From what it sounds like you're in an extremely abusive relationship. He's controlling you, and 15 months is enough time for an emotional abuser/manipulator to completely have someone in their grip. I'm pretty sure everyone who's gonna reply here is saying you need to leave him, you know you need to leave him, but you have hope that he's still the sweet caring Daddy he first was. I know you're not gonna take our advice, you need to find your own strength to leave, but it's best to do it as soon as possible and not look back.
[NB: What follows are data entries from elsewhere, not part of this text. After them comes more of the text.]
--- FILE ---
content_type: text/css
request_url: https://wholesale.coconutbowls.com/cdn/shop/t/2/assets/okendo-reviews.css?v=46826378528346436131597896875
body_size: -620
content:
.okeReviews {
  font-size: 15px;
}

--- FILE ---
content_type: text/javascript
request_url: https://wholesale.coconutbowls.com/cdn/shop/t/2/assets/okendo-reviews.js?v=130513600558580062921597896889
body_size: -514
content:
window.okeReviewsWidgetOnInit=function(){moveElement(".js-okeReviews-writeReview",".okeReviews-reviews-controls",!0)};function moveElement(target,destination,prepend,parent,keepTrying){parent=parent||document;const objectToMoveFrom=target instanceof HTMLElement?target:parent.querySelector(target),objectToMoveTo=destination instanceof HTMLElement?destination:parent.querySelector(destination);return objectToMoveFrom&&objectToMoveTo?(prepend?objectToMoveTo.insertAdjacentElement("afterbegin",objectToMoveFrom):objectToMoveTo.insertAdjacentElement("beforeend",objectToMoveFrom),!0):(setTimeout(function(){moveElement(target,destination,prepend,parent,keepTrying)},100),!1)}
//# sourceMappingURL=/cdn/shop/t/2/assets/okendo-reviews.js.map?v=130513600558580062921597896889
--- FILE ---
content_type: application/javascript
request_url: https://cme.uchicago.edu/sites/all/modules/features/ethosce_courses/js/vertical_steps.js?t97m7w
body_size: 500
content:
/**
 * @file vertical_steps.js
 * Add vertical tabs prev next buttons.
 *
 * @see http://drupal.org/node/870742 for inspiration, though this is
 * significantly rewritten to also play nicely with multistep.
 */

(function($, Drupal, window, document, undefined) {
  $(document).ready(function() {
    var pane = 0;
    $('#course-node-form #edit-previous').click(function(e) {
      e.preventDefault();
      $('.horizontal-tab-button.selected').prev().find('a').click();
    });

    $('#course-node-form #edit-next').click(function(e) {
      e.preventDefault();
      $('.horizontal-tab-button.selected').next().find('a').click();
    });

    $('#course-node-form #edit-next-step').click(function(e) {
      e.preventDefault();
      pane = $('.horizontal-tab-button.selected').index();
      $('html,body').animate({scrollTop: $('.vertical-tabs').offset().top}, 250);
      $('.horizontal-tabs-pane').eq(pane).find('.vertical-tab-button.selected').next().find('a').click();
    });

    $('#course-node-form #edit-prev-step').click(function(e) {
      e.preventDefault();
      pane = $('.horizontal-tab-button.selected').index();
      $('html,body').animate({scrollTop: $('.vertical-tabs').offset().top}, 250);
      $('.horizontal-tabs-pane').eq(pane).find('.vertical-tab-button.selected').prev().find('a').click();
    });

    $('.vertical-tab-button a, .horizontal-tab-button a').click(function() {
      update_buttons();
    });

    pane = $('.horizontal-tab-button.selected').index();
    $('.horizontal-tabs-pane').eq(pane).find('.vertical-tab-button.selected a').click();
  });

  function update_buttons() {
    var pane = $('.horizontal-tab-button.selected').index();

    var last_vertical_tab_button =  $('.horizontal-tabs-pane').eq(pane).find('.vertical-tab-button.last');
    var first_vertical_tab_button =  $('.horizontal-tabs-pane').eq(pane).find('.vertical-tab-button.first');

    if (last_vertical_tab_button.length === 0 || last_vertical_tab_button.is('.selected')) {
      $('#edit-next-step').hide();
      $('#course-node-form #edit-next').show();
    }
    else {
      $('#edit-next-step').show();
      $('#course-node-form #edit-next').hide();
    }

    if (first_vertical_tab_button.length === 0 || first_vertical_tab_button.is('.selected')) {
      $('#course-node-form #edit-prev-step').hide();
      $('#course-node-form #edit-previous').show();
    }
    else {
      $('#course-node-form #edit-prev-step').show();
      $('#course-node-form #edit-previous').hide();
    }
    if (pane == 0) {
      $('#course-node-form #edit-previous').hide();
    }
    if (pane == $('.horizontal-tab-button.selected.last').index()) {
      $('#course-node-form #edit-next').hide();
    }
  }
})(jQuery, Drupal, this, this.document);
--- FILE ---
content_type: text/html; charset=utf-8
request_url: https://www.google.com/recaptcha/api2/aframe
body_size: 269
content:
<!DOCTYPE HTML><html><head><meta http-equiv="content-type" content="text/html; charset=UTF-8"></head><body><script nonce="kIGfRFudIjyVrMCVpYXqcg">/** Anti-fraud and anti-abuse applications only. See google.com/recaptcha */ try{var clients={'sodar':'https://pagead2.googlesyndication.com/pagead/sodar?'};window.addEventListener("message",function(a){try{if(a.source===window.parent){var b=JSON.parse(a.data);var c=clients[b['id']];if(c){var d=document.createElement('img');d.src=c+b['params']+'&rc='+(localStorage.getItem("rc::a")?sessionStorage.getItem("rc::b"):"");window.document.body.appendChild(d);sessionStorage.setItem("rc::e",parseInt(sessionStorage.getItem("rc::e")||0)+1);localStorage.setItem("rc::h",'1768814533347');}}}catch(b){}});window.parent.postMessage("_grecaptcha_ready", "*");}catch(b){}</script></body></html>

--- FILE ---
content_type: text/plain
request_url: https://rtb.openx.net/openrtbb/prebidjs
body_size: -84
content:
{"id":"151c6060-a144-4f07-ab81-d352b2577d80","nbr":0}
People might tell me this is an extreme response but i've been in a relationship exactly like yours, and it lasted two years, and many more to completely get over it and stop thinking about him.. and then I started volunteering at a help desk for women in abusive relationships. Abusive people know their targets are weak. He probably knew you were just out of a very damaging relationships and fully knew what he was doing, it was an act. He is not a sweet caring daddy, he's a manipulative emotionally abusing asshole who seeks out hurt girls to completely control them and make them dependent on them.

 

Now, how do you feel about this? do you want to leave? it makes me so sad hearing you think it's your fault. Are you really alone? did he make you cut off contact with all of your friends? how is your relationship with your family? I don't believe you're alone.. even if you don't have any friends left, try getting in touch with your (once?) close friends again. Tell them what is going on and why you stopped talking to them, if you did. I don't want to be super extreme and tell you you need to leave him right NOW, so I'd like to hear from you what you're feeling. Do you have hope still? Or are you just with him because you believe he's the only one that will ever love you?

 

Also you're not alone, you can always message me, i'll be happy to talk to you, and i'm sure other members are too.

Stay strong.

  • Like 2
Posted

I don't know the time line for these events, but if it was in a short span, I would say its fairly severe manipulation. He is using your feelings against you, to stop you from asking questions or trying to have an adult relationship. To me, he sounds like the type of fella that is great when something is new and shiny, but as soon as it tarnishes, he loses interest. I would say leave him, because he clearly does not have your best interests at heart anymore. 

Posted
As Dan Savage says GTFO. Get the f*ck out. Leave immediately. He is toxic. I know it is hard. Starting over is hard but the sooner you leave him, the sooner you can heal. Sending aloha.